C’est à l’été  1983 que Dire Straits, boosté par la popularité de son 4éme LP « Love Over Gold » et son single « Private Investigations », s’offre pour la première fois la couverture du mensuel BEST. Dépêché à New York par son rédac chef Christian Lebrun, GBD rencontre Mark Knopfler pour la seconde fois .

 

Couve BEST n°:180 de Juillet 1983Début juin 1983, Mark Knopfler est en train d’œuvrer au Power Station de Manhattan aux cotés du Zim’, Bob Dylan himself pour produire ce qui deviendra l’album « Infidels ». Aux States, à cette époque, Dire Straits est encore inconnu au bataillon. Distribué par le label Warner Bros, les 33 tours de la bande à Knopfler se sont pour le moment fracassés sur les récifs d’une programmation FM ultra protectionniste qui laisse encore bien peu de place aux étrangers, fussent ils British. Il lui faudra attendre deux longues années et la sortie de « Brothers In Arms ». Cette année-là va naitre la chaine de clips MTV qui va matraquer la vidéo de « Money For Nothing »- dans laquelle Mark chante si justement «  I want my MTV ».Mais en 83, à part Dylan…et moi, nul ne connaît Mark à New York. Mandaté par BEST, j’ai donc lancé mon « enquête privée » (Private investigation !) pour retrouver la trace du chanteur-guitariste à la veille d’une méga tournée européenne qui passe par plusieurs dates à Paris, concerts qui généreront le double LP « Alchemy ». Pour célébrer la publication de l’excellent « Tracker » retour vers le futur de Knopfler…avec un bond de 32 années en arrière.

DES TRUCS A DIRE

 La passion, plus que l’or et la guitare par dessus tout, Mark Knopfler, la face visible de Dire Straits, a des goûts précis. Et des dégoûts : trop parler, par exemple. Mais Gérard Bar-David en a vu d’autres …(Christian Lebrun)
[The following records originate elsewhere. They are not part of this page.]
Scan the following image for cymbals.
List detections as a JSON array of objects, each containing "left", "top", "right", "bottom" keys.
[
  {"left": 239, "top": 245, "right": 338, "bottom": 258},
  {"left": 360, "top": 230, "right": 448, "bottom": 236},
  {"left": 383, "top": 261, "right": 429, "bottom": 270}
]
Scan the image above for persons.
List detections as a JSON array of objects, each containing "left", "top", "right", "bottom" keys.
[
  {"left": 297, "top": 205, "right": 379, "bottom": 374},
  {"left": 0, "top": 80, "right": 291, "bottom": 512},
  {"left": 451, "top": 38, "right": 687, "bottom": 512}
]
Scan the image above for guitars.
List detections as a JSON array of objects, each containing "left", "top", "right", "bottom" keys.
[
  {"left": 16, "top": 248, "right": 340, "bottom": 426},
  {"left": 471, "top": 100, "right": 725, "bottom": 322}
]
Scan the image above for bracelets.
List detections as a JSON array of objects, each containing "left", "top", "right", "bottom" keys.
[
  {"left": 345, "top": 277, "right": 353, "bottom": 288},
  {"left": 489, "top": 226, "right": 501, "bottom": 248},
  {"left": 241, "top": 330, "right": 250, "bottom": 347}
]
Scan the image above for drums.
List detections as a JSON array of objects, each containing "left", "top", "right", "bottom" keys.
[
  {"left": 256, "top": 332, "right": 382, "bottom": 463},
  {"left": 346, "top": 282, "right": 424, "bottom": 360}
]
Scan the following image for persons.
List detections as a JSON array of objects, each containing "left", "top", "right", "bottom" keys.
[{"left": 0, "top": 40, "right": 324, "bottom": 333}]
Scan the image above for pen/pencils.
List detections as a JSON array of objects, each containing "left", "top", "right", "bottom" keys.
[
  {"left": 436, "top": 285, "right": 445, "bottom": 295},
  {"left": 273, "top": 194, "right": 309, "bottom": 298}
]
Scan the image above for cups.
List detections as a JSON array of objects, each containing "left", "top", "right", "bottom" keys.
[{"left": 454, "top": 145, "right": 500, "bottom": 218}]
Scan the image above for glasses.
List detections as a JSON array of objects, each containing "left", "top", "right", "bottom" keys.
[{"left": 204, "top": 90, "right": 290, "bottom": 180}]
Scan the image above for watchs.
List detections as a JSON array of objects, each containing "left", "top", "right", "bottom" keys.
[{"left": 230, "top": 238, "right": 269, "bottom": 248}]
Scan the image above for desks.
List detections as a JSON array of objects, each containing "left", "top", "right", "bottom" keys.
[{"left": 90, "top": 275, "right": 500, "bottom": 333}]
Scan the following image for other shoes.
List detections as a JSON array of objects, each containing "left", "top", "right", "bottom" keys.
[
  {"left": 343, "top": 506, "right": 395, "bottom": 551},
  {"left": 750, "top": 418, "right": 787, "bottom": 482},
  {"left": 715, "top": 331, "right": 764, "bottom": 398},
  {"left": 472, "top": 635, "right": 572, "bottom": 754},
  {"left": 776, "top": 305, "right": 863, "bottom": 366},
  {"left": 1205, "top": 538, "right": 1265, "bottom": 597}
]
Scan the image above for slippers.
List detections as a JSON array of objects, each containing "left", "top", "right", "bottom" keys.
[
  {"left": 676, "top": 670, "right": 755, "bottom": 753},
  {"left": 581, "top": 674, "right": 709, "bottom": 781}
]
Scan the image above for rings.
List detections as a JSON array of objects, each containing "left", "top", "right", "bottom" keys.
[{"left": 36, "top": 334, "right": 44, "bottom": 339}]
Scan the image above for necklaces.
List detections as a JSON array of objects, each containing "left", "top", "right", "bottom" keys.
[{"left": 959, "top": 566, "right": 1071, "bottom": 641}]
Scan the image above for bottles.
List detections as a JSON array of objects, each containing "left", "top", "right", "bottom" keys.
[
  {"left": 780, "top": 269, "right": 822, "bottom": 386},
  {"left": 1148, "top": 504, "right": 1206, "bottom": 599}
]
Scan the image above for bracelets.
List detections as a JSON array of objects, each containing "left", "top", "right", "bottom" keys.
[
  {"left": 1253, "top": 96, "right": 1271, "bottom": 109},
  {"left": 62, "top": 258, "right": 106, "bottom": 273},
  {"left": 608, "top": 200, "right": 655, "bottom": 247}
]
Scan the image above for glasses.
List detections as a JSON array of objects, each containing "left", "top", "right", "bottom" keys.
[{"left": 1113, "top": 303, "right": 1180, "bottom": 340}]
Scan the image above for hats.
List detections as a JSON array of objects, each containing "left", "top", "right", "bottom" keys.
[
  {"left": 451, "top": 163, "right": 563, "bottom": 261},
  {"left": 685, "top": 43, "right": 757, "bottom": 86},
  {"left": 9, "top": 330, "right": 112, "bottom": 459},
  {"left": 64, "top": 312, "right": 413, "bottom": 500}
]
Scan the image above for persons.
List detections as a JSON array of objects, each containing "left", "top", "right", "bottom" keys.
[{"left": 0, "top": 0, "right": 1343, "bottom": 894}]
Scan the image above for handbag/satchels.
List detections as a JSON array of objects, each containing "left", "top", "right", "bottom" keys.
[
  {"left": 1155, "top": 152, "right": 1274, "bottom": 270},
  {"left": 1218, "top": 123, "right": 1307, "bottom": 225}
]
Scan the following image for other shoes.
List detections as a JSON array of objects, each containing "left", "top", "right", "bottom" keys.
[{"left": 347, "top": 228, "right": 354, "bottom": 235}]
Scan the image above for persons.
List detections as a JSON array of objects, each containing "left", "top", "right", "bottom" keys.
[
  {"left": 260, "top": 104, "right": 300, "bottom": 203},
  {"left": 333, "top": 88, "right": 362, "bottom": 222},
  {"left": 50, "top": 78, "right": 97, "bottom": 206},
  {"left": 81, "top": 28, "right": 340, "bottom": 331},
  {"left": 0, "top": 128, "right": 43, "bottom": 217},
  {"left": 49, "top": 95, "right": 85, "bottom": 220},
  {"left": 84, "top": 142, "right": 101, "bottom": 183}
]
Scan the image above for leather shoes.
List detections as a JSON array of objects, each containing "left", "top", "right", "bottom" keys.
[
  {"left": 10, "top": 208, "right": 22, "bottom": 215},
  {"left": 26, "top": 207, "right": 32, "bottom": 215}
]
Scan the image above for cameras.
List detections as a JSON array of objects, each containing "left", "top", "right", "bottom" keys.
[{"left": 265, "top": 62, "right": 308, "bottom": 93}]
Voulez-vous enregistrer avec Mark Knopfler? Printemps gris, pluie sur la cité, au lieu de tracer des comètes nébuleuses, laissez-vous plutôt inviter sur le prochain aIbum de Dire Straits …Private Investigations: Mark, la veille de sa tournée-blitz sur l’Europe, zone à New York. On l’a localisé dans les parages d’un certain studio d’enregistrement. Qui, où, comment, pourquoi: ces questions doivent trouver une réponse. D’autres fuites mentionnent la mise en boîte d’un album durant les cinq dates du Palais des Sports de Ia porte de Versailles. Private Investigations : sans imper ni chapeau mou je clique la boucle de la ceinture de sécurité, obéissant aux consignes, lumineuses du 747. Quelques heures de vol, juste un saut pour me rapprocher de Mister K. Private Investigations: fuck. A Kennedy, la blonde dans son uniforme bleu de l’immigration retourne mon passeport dans tous les sens. Elle me matraque: « Vous avez un billet de retour? », «Vous avez une adresse à New York? », « Mais quel est le but exact de votre voyage aux Etats-Unis? ». Lassé par ses questions creuses et mécaniques, je lui balance sous le nez le télex- avant le mail, avant le fax seul le télex et le télégramme permettaient d’envoyer des messages d’un point à un autre de la planète : NDR-confirmant mon contact avec Knopfler fixé au lendemain. «Mais qui est ce Monsieur Knopfler ? ». C’est désespéré.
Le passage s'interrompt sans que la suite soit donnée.